**The problem:** Pictures must not appear in the copy. Restate exactly the lines below from the one with "6m arm barriers in a warehouse in Sweden" through the one with "Questo è un", inclusive.

**Material supplied:**

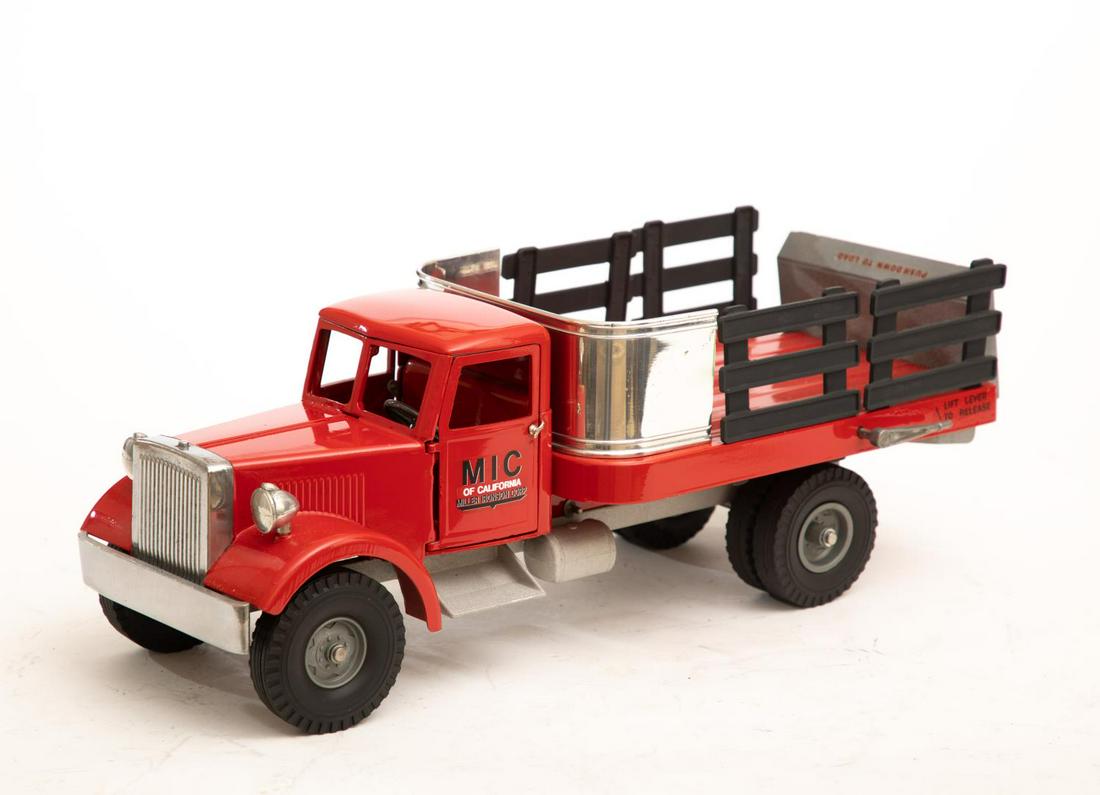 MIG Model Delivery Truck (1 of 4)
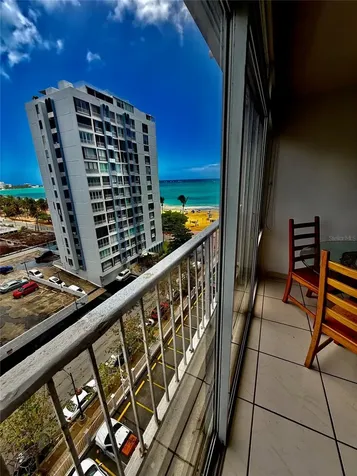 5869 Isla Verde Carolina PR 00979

...

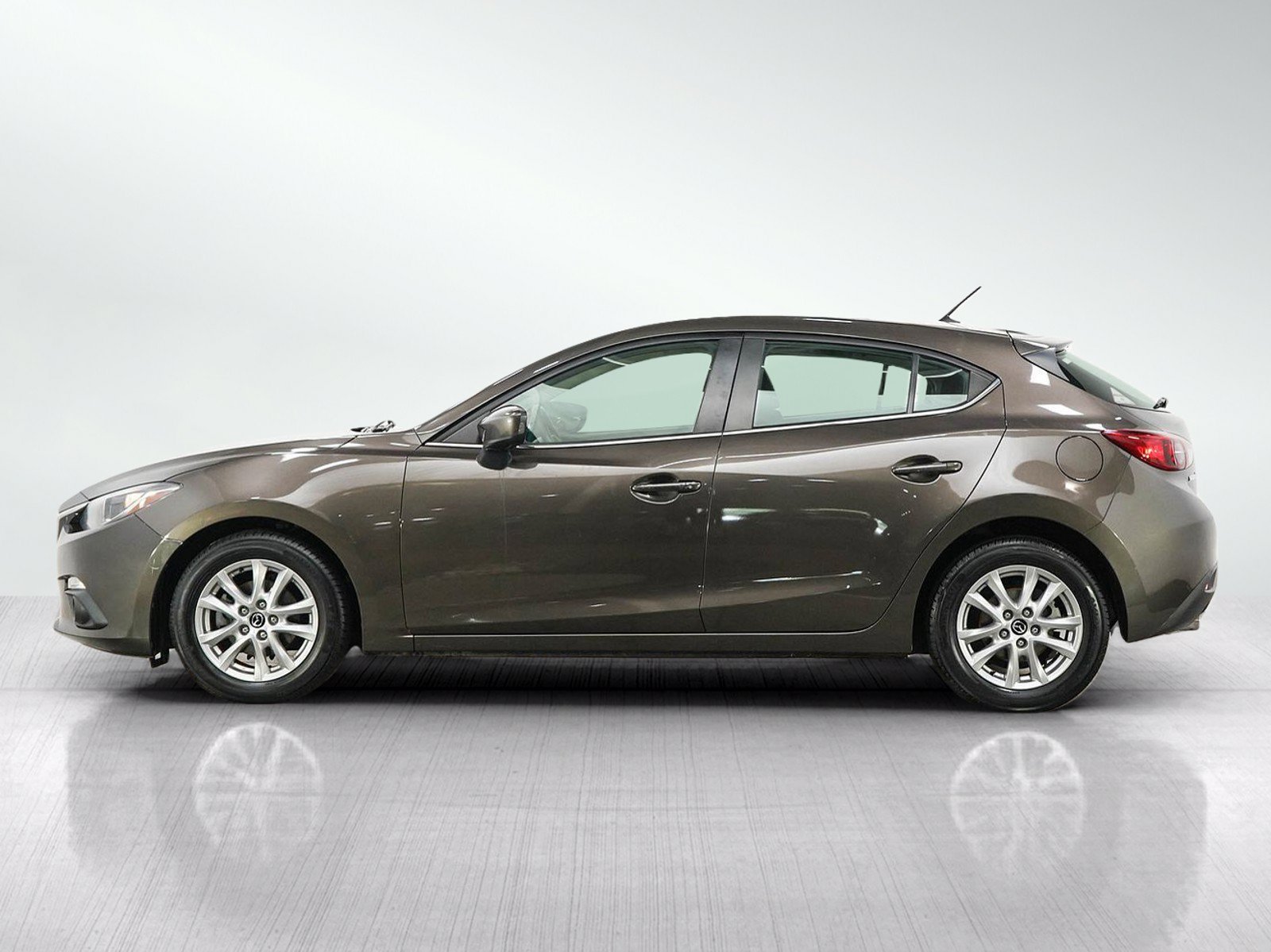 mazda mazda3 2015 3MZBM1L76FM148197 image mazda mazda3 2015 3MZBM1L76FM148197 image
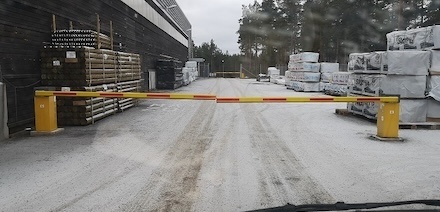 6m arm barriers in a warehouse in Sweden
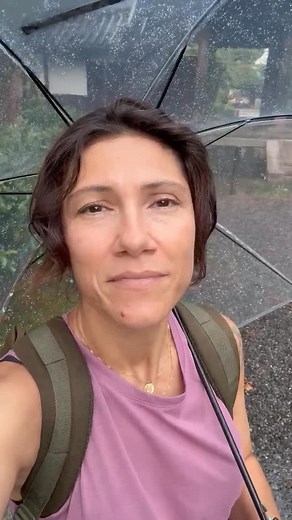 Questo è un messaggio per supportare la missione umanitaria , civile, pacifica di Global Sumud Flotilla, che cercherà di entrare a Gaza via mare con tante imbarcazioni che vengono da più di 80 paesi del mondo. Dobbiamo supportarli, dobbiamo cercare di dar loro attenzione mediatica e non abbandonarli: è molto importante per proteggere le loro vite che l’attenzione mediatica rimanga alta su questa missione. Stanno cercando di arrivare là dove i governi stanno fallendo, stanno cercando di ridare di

--

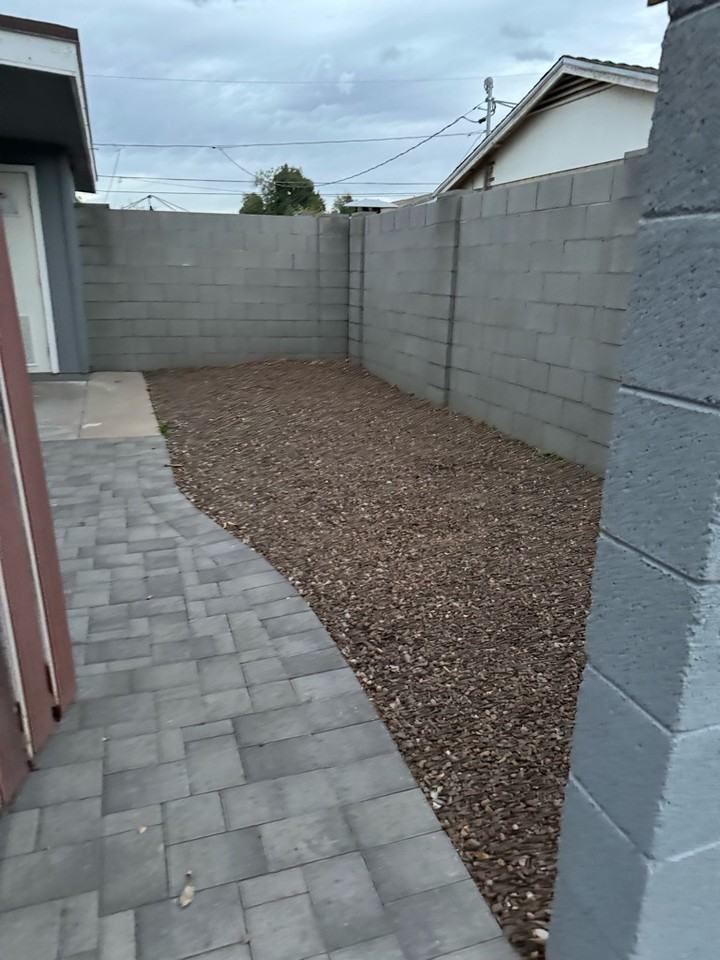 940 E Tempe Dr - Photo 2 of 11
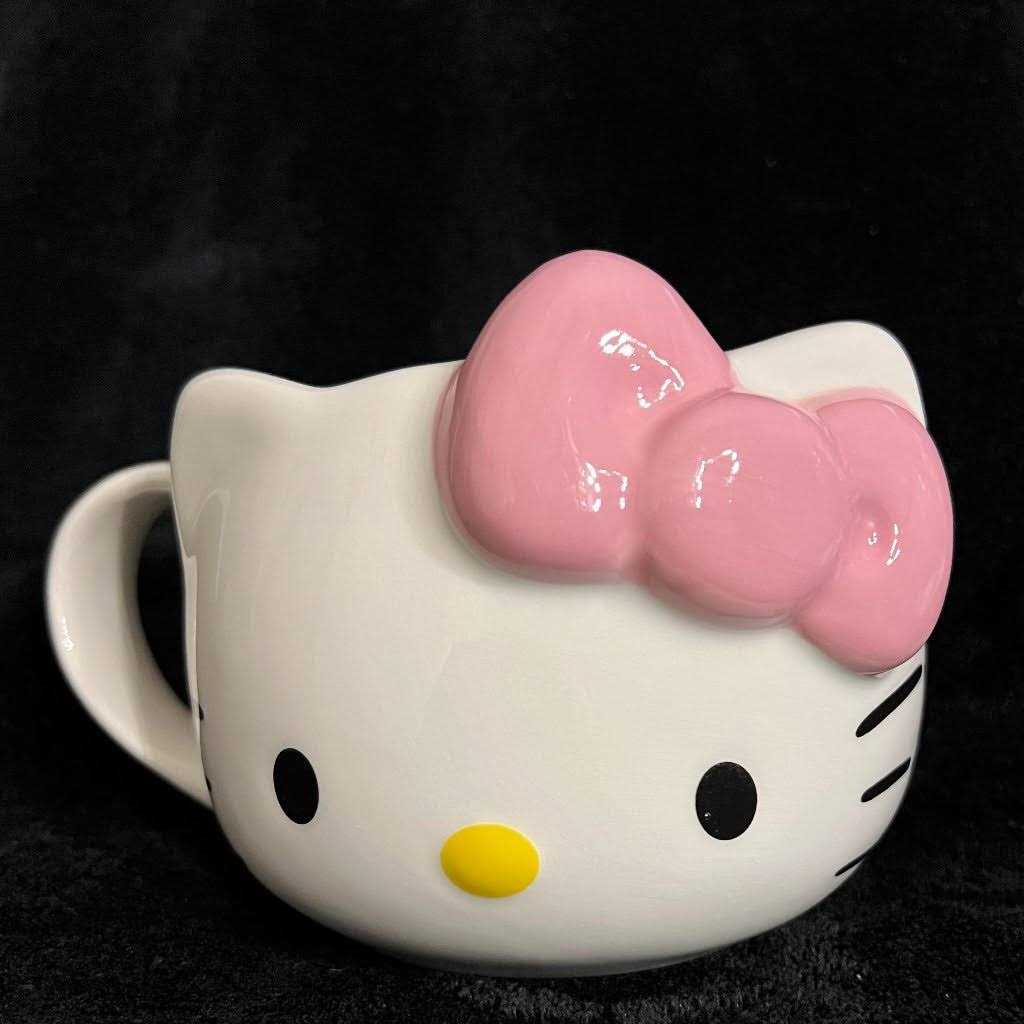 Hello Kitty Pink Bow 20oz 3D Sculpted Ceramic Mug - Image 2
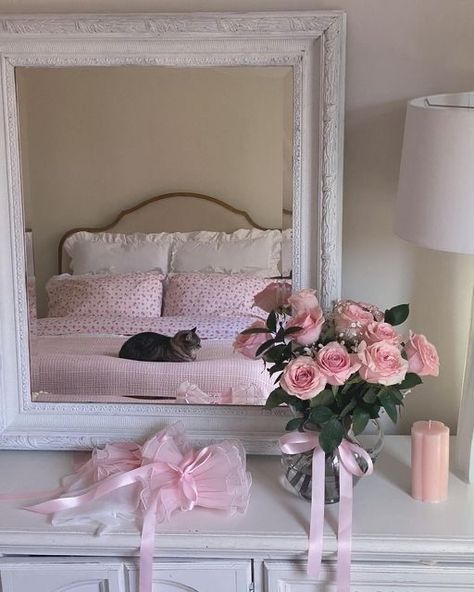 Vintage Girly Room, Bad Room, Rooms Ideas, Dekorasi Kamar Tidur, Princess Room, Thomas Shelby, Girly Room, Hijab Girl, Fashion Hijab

**Solution for this task:**
 6m arm barriers in a warehouse in Sweden
 Questo è un messaggio per supportare la missione umanitaria , civile, pacifica di Global Sumud Flotilla, che cercherà di entrare a Gaza via mare con tante imbarcazioni che vengono da più di 80 paesi del mondo. Dobbiamo supportarli, dobbiamo cercare di dar loro attenzione mediatica e non abbandonarli: è molto importante per proteggere le loro vite che l’attenzione mediatica rimanga alta su questa missione. Stanno cercando di arrivare là dove i governi stanno fallendo, stanno cercando di ridare di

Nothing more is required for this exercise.